=== Bloco de texto ===
********************
O Ministério da Saúde enviou na semana passada à ANS (Agência Nacional de Saúde Suplementa) uma proposta para regular a oferta de plano de saúde popular. A ideia é que os novos planos ofereçam cobertura mais restrita, porém, a preços mais baixos.

O “plano simplificado”, por exemplo, não prevê internação, exame de alta complexidade e nem atendimento de urgência e emergência. Ou seja, reza para não ficar doente de verdade.

Outra opção seria um plano ambulatorial mais hospitalar. O cliente teria direito a atendimento desde a atenção primária até os mais complexos. Um médico de família ou da atenção primária escolhido pelo paciente é que teria que encaminhá-lo para um especialista.

Essa organização da atenção à saúde é muito importante, funciona bem em países europeus com sistemas públicos de saúde e deveria estar em prática no SUS há muito tempo. Há vários estudos mostrando que a medida reduz desperdícios e promove uma assistência mais adequado. Mas é preciso cuidado para que o acesso a esse atendimento especializado não seja dificultado por razão de custos ou por falta de especialistas na rede.

O terceiro modelo é um regime misto de pagamento. O cliente racha a conta com o plano. A proposta é que o cliente pague 50% de consultas e exames. A coparticipação é bastante comum em sistemas públicos e privados de vários países.

Pesquisas mostram que quando as pessoas têm que arcar com parte do custo de uma consulta ou de um exame, elas pensam duas vezes antes de fazê-lo, questionam seus médicos sobre a real necessidade e tornam-se mais conscientes do custo da saúde e do uso desnecessário dos recursos. Acaba essa sensação de que a carteirinha do convênio é um “cheque em branco”.
********************
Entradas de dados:
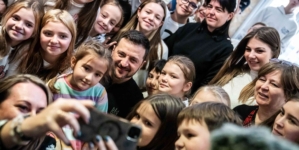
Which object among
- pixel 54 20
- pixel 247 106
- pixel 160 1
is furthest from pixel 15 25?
pixel 247 106

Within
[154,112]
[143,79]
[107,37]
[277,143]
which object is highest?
[277,143]

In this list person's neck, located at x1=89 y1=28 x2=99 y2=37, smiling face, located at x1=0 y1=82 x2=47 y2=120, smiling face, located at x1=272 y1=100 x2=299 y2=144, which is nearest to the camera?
smiling face, located at x1=0 y1=82 x2=47 y2=120

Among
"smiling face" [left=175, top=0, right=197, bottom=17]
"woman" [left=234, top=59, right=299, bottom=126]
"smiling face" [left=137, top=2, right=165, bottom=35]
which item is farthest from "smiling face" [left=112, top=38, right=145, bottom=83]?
"smiling face" [left=175, top=0, right=197, bottom=17]

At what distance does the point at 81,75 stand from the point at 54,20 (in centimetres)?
35

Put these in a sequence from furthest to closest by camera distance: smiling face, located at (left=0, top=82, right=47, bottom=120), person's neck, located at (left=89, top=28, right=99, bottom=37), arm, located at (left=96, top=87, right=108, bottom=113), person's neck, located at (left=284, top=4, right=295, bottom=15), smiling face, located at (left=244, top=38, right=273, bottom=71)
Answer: person's neck, located at (left=284, top=4, right=295, bottom=15)
person's neck, located at (left=89, top=28, right=99, bottom=37)
smiling face, located at (left=244, top=38, right=273, bottom=71)
arm, located at (left=96, top=87, right=108, bottom=113)
smiling face, located at (left=0, top=82, right=47, bottom=120)

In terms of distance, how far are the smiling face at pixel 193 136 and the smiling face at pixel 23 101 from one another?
16.0 inches

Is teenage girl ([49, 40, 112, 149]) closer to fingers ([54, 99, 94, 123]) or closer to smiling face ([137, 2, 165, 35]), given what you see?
smiling face ([137, 2, 165, 35])

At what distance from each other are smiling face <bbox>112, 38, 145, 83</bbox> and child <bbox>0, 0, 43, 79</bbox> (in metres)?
0.41

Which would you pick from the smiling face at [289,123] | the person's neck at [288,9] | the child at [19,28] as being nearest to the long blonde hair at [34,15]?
the child at [19,28]

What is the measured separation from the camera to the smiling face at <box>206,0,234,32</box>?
2.56 m

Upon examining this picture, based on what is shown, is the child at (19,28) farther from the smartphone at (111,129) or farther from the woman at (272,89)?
the smartphone at (111,129)

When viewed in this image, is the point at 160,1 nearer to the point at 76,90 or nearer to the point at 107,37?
the point at 107,37

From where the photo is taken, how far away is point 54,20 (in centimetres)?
213

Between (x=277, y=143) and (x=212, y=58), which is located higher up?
(x=277, y=143)
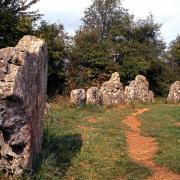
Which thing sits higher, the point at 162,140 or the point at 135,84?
the point at 135,84

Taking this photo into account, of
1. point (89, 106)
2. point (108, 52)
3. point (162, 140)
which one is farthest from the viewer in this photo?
point (108, 52)

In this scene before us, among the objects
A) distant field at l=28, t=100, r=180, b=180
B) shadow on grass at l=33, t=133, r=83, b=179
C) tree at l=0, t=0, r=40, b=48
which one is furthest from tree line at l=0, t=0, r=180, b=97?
shadow on grass at l=33, t=133, r=83, b=179

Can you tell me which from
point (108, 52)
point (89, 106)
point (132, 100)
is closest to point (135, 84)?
point (132, 100)

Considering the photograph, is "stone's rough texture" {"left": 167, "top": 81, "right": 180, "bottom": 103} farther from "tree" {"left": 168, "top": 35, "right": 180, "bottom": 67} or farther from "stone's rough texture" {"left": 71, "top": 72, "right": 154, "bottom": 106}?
"tree" {"left": 168, "top": 35, "right": 180, "bottom": 67}

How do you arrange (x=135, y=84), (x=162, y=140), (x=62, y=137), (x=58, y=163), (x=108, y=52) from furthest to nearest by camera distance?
(x=108, y=52), (x=135, y=84), (x=162, y=140), (x=62, y=137), (x=58, y=163)

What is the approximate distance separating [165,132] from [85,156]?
213 inches

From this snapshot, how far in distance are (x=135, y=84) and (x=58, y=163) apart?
72.2 feet

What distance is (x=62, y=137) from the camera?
41.3 feet

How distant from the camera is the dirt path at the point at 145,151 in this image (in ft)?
32.2

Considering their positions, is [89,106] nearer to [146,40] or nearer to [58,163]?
[58,163]

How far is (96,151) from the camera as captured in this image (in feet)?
37.6

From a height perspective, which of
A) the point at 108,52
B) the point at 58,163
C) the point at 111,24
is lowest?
the point at 58,163

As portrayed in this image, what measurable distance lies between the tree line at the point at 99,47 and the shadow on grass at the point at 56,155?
60.6ft

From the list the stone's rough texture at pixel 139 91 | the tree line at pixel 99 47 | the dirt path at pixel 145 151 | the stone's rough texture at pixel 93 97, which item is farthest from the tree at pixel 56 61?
the dirt path at pixel 145 151
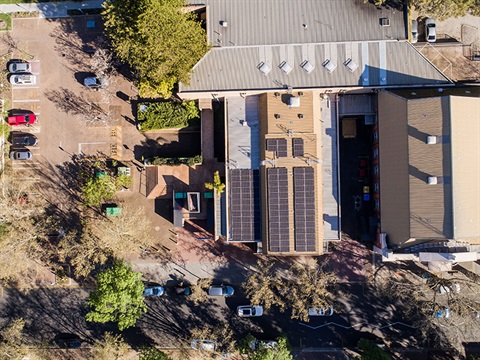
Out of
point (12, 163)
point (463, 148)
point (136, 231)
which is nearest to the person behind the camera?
point (463, 148)

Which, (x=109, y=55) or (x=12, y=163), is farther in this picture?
(x=12, y=163)

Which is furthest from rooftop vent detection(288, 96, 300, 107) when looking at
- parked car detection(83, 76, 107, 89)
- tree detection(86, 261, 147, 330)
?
tree detection(86, 261, 147, 330)

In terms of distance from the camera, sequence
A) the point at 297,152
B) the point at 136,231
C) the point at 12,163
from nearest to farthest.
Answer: the point at 297,152
the point at 136,231
the point at 12,163

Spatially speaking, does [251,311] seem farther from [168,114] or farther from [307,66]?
[307,66]

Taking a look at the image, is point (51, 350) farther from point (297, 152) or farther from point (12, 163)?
point (297, 152)

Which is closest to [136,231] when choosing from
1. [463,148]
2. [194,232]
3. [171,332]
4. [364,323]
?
[194,232]

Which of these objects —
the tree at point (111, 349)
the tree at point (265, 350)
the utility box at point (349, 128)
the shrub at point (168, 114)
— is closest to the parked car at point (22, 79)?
the shrub at point (168, 114)

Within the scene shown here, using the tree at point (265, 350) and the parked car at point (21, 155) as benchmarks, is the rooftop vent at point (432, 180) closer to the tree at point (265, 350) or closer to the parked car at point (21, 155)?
the tree at point (265, 350)
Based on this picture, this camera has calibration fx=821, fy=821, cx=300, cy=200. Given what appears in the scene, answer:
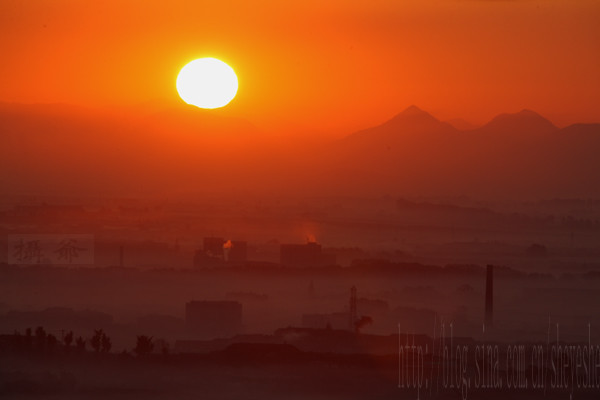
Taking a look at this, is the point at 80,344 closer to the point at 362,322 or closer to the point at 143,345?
the point at 143,345

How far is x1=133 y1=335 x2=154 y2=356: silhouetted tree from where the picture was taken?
9.03m

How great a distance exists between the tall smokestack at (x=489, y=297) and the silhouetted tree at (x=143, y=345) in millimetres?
3958

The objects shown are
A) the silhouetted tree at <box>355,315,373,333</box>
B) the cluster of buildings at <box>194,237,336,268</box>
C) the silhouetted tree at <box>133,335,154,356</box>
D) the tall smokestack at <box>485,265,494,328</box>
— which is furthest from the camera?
the cluster of buildings at <box>194,237,336,268</box>

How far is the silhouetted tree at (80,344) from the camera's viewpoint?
9203mm

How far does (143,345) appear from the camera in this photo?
9.29 meters

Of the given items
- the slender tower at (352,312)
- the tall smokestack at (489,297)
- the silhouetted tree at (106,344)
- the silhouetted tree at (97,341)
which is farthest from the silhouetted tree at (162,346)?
the tall smokestack at (489,297)

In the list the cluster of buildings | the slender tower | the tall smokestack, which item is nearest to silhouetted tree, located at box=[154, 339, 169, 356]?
the cluster of buildings

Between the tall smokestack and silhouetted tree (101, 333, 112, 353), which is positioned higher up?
the tall smokestack

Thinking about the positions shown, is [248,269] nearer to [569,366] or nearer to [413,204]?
[413,204]

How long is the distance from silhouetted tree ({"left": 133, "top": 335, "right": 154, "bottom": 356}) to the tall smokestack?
156 inches

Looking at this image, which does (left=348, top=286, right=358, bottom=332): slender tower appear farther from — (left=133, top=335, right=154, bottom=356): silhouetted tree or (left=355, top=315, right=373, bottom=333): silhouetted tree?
(left=133, top=335, right=154, bottom=356): silhouetted tree

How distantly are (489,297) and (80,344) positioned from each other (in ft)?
16.5

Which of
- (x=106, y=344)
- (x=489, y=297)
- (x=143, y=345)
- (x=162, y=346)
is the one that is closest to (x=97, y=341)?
(x=106, y=344)

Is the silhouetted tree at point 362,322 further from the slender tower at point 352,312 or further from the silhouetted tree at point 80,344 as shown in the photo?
the silhouetted tree at point 80,344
********************
=== Trabalho solicitado ===
(A) Responda às perguntas sobre o texto dos planos de saúde populares:
(i) A que agência o Ministério da Saúde enviou a proposta?
(ii) No regime misto de pagamento, que parte das consultas e exames o cliente pagaria?
(iii) No plano ambulatorial mais hospitalar, quem encaminharia o paciente a um especialista?
(B) Por favor, liste todos os modelos de plano apresentados no texto dos planos de saúde populares.
(C) Retome o texto dos planos de saúde populares a partir do ponto em que ele termina.

=== Respostas numeradas ===
(A)
(i) À ANS.
(ii) 50%.
(iii) Um médico de família ou da atenção primária escolhido pelo paciente.

(B) Plano simplificado; plano ambulatorial mais hospitalar; regime misto de pagamento.

(C)
A ideia é que o usuário tenha opções de escolha e opte pelo tipo de plano de saúde que caiba no seu bolso. Mas ele precisa saber, de antemão, que poderá ficar descoberto em muitas situações. A pergunta é: vale a pena pagar mensalmente por um plano “meia-boca” ou é melhor recorrer ao que já é seu de direito, o SUS? Ou fazer o que muitas pessoas já estão fazendo, procurar uma clínica popular e pagar pontualmente pelo serviço?

Entidades médicas e de defesa do consumidor se posicionam contra os planos populares. Dizem que a proposta só beneficiará os empresários da saúde suplementar e que não solucionará os problemas do SUS, já que os procedimentos mais complexos vão recair nas costas do sistema público. Ano passado, o ministro da Saúde, Ricardo Barros, defendeu os planos populares como forma de “aliviar o SUS”.

Os empresários estão apostando muitas fichas nesse novo filão. O setor vive uma crise sem precedentes após debandada de 2,5 milhões de usuários nos últimos dois anos em razão da crise econômica. Ao mesmo tempo, as despesas assistenciais só aumentam. Não só porque a inflação da saúde é o dobro da oficial mas também porque há muito desperdício e fraudes.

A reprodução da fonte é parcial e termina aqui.